━━━ Data to examine ━━━

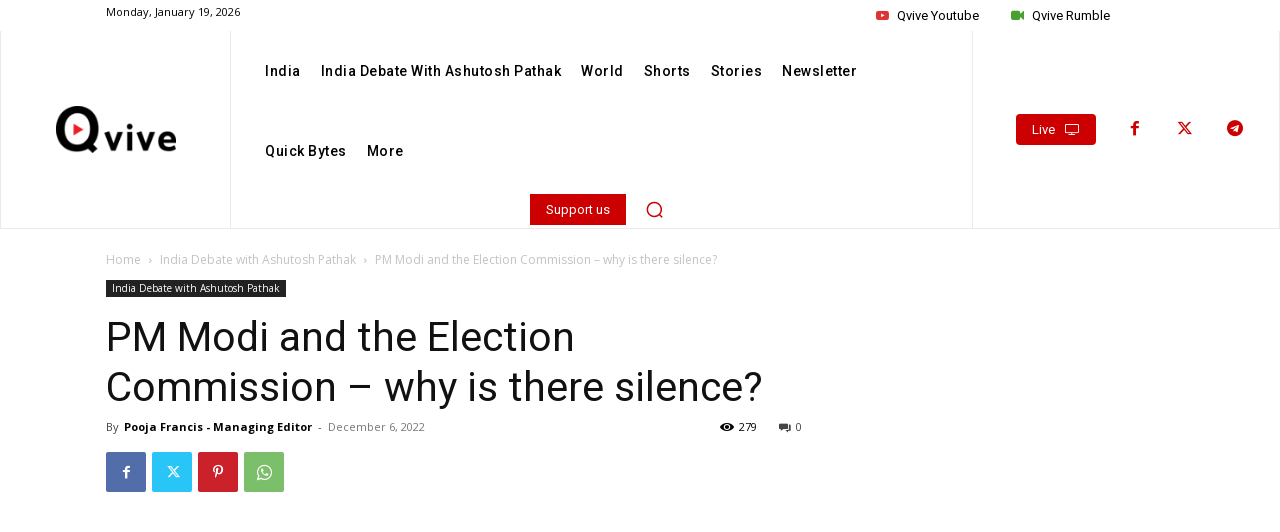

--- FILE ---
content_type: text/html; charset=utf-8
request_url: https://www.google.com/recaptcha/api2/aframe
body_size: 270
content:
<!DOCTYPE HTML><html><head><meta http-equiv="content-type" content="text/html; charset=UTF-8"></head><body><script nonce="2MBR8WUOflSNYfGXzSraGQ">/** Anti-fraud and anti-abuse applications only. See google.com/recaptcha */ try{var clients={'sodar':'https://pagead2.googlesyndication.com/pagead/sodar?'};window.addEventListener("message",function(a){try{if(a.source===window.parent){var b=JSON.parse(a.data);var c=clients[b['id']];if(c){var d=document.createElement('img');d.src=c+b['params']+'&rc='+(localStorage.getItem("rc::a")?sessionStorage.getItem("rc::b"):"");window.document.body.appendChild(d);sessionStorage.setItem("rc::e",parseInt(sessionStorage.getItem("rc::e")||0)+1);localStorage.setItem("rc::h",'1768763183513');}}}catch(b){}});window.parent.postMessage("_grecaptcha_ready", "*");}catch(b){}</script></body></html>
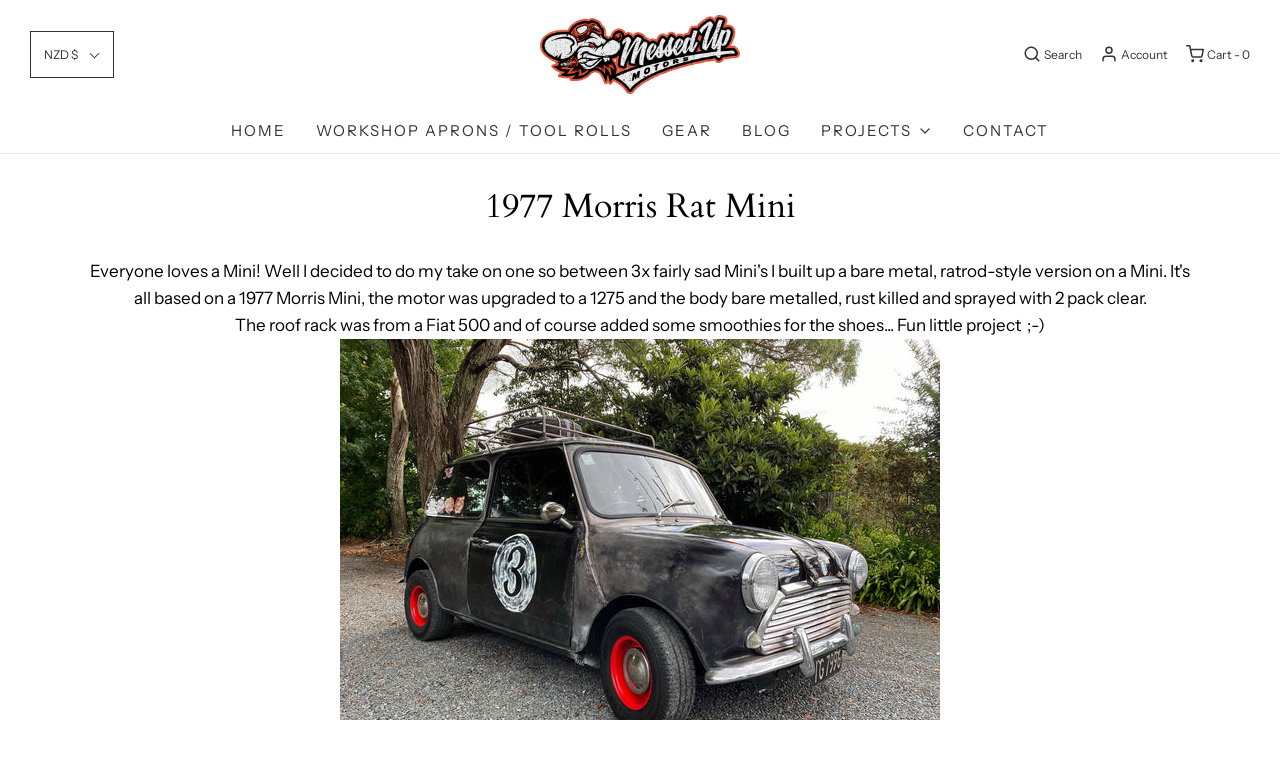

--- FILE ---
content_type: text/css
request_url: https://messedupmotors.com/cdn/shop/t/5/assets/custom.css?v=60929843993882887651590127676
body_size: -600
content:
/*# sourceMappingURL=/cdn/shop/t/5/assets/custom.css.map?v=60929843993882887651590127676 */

━━━
━━━ Data to examine ━━━

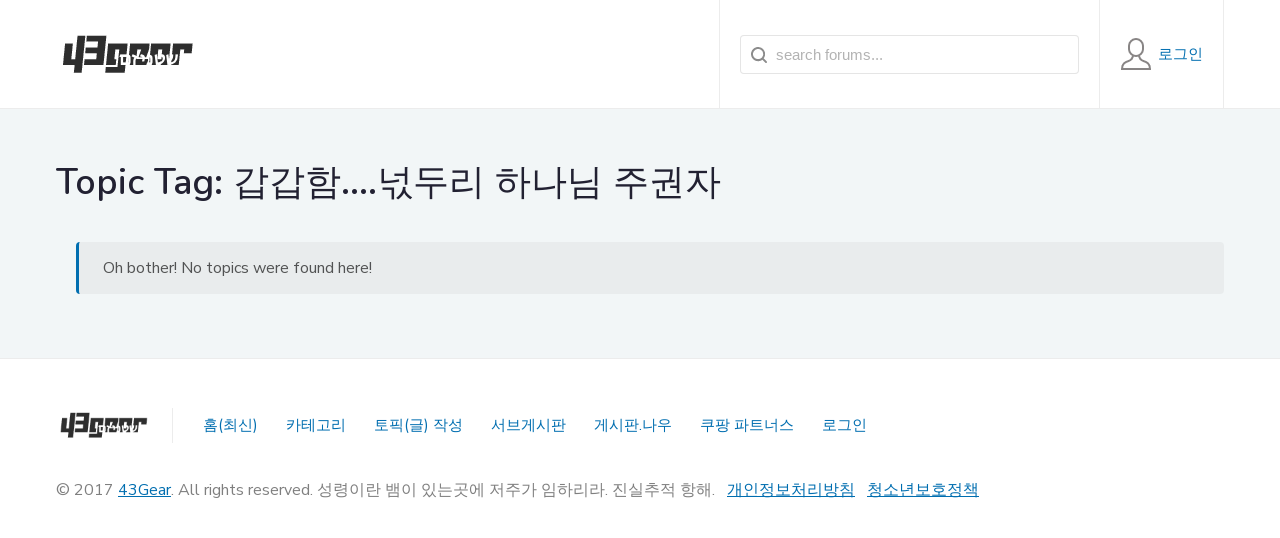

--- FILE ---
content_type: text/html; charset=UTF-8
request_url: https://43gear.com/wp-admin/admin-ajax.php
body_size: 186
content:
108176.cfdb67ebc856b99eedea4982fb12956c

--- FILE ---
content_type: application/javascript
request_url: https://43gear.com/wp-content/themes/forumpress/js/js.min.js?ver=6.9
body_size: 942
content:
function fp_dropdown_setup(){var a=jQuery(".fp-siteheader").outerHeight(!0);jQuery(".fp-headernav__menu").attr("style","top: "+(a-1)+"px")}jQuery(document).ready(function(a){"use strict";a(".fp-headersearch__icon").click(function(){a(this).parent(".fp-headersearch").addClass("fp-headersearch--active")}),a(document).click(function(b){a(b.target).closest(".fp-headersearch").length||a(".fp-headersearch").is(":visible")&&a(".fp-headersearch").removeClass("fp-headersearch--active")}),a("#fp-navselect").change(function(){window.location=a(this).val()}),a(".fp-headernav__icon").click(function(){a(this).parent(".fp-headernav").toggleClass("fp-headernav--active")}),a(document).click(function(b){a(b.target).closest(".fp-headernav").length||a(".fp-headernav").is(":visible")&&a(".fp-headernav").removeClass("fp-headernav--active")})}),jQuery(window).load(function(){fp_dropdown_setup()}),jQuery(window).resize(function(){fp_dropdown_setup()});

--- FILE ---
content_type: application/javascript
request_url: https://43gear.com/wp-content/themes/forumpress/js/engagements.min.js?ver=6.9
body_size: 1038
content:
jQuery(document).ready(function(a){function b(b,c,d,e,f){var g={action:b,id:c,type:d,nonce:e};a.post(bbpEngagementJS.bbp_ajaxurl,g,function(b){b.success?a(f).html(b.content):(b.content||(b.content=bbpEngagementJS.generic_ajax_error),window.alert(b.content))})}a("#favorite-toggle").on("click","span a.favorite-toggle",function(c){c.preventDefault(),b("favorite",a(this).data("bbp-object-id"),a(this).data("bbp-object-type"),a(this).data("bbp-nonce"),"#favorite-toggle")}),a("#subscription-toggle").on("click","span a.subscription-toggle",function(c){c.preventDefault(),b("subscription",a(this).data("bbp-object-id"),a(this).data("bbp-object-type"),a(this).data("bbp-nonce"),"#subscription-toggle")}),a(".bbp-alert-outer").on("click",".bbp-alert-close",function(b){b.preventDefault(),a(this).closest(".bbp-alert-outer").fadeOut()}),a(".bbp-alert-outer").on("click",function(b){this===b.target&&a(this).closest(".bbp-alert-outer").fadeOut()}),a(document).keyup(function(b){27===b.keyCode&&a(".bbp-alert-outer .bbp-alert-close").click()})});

━━━

What needs to be done >> Determine the number of lines in the data that include the string "charset". Only that number belongs in the answer.

The completed task >> 3